• _Your objective_
Only the lines below from the one that holds "genus: Mustela" through the one that holds "common name: waterbuck" should appear in the answer, copied exactly, end lines included and pictures omitted.

• _Data to use_
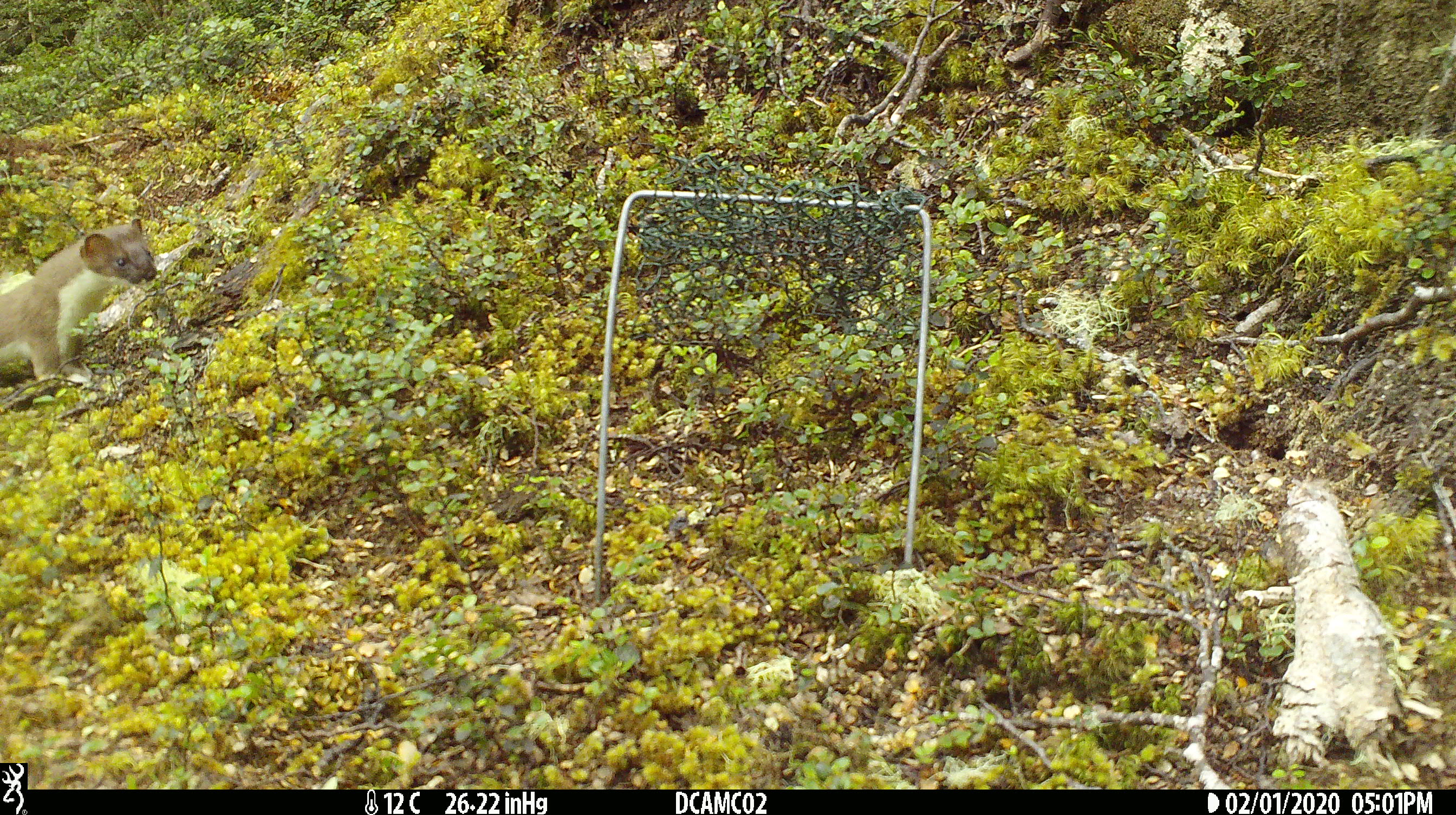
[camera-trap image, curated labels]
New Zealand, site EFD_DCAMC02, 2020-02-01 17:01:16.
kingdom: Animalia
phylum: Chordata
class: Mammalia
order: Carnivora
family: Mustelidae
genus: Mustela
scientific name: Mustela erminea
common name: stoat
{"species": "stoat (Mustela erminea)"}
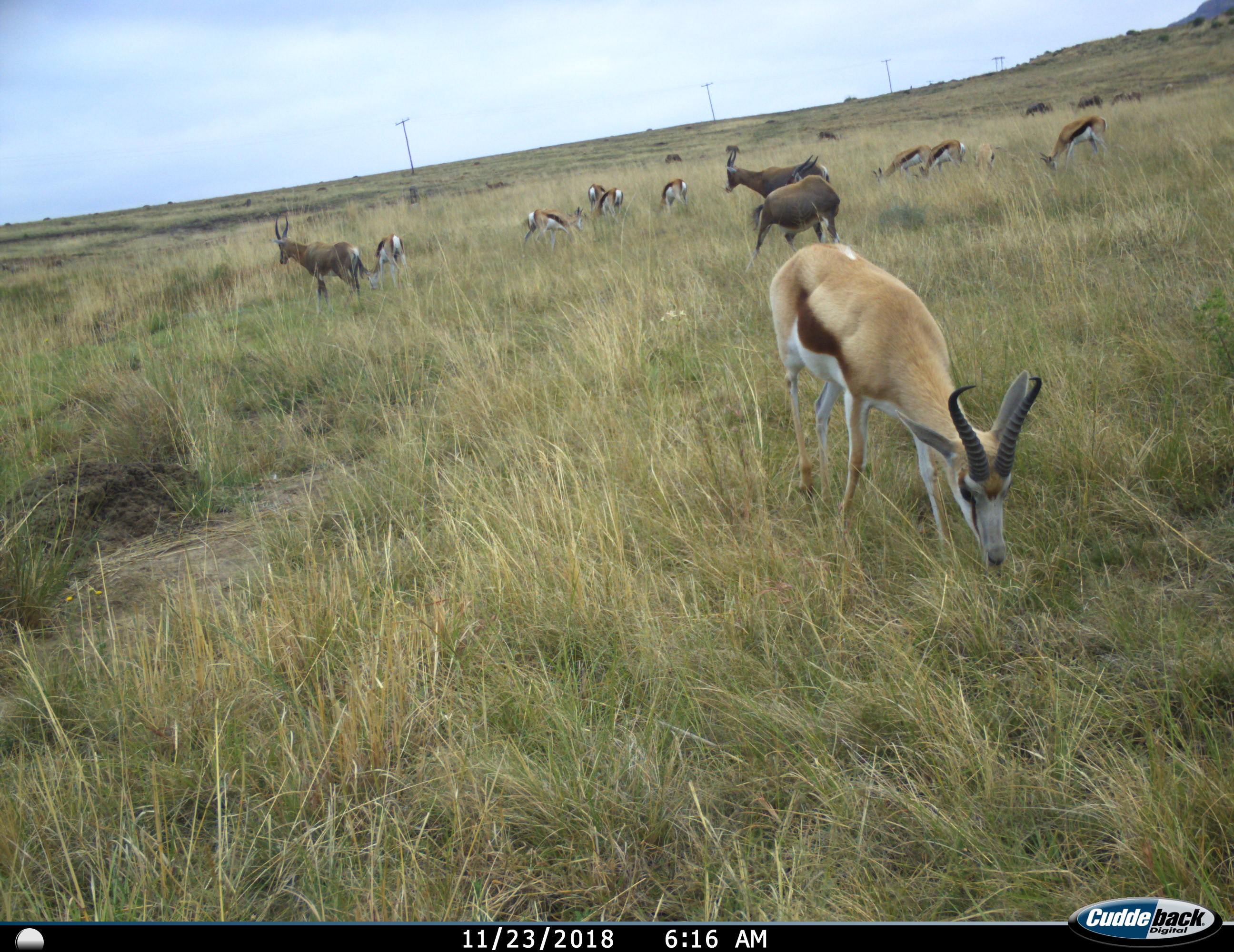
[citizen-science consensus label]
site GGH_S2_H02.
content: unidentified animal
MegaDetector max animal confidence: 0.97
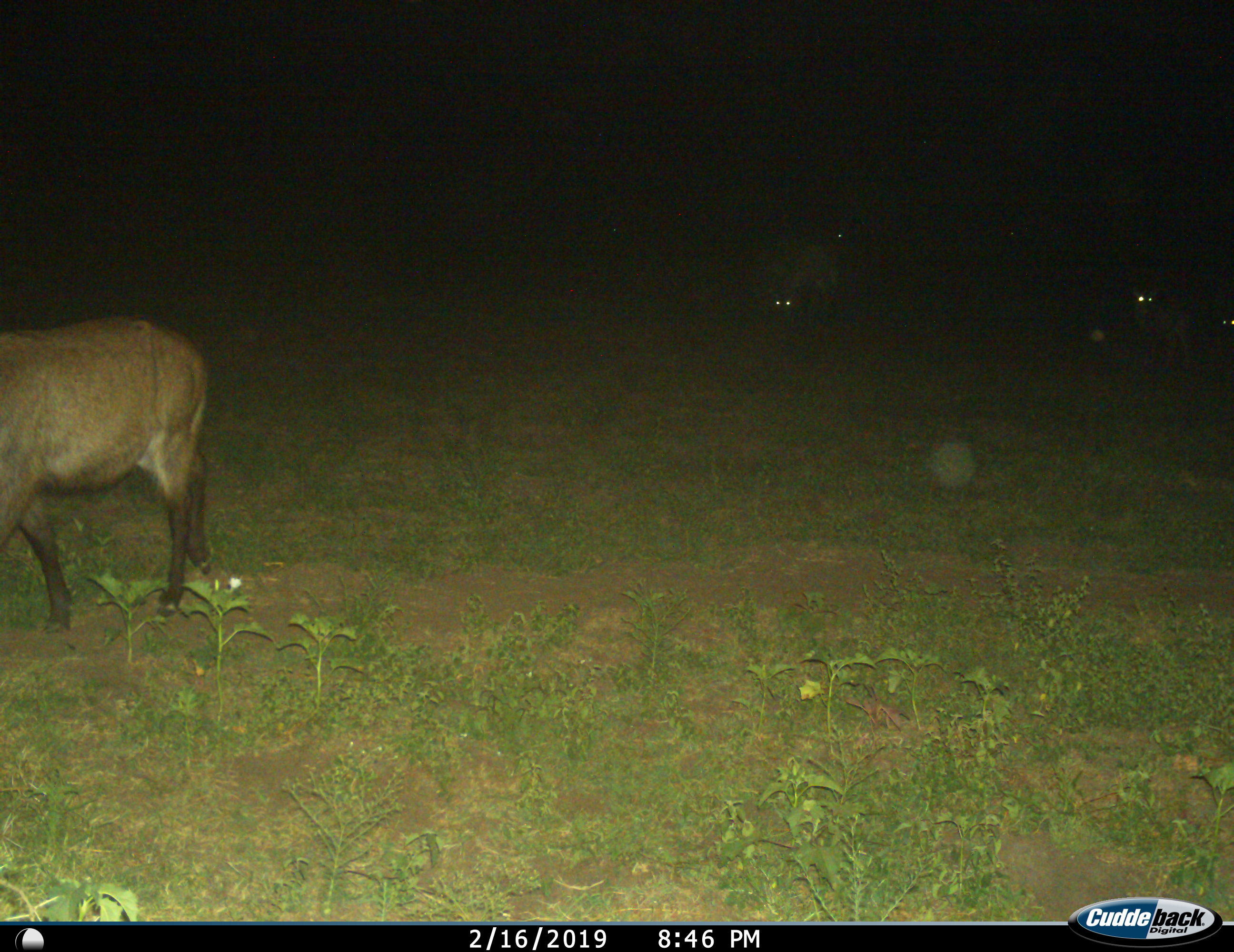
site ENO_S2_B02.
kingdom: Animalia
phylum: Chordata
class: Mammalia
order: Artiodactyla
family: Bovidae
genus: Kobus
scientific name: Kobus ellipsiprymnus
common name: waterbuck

---

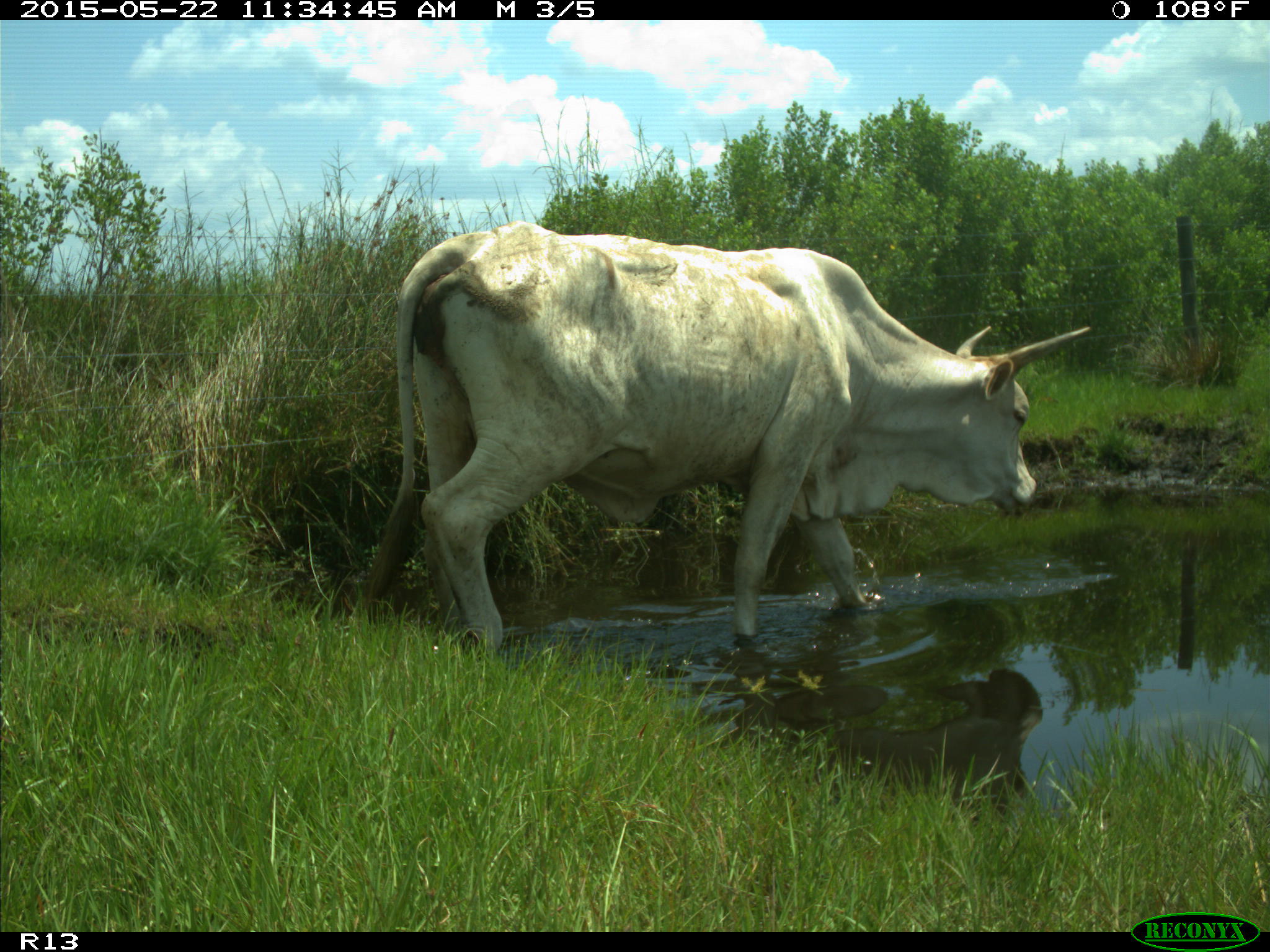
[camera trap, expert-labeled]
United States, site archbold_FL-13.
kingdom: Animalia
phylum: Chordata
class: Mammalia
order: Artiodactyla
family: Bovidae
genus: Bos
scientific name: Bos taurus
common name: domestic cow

• _Expected answer_
genus: Mustela
scientific name: Mustela erminea
common name: stoat
{"species": "stoat (Mustela erminea)"}
[citizen-science consensus label]
site GGH_S2_H02.
content: unidentified animal
MegaDetector max animal confidence: 0.97
site ENO_S2_B02.
kingdom: Animalia
phylum: Chordata
class: Mammalia
order: Artiodactyla
family: Bovidae
genus: Kobus
scientific name: Kobus ellipsiprymnus
common name: waterbuck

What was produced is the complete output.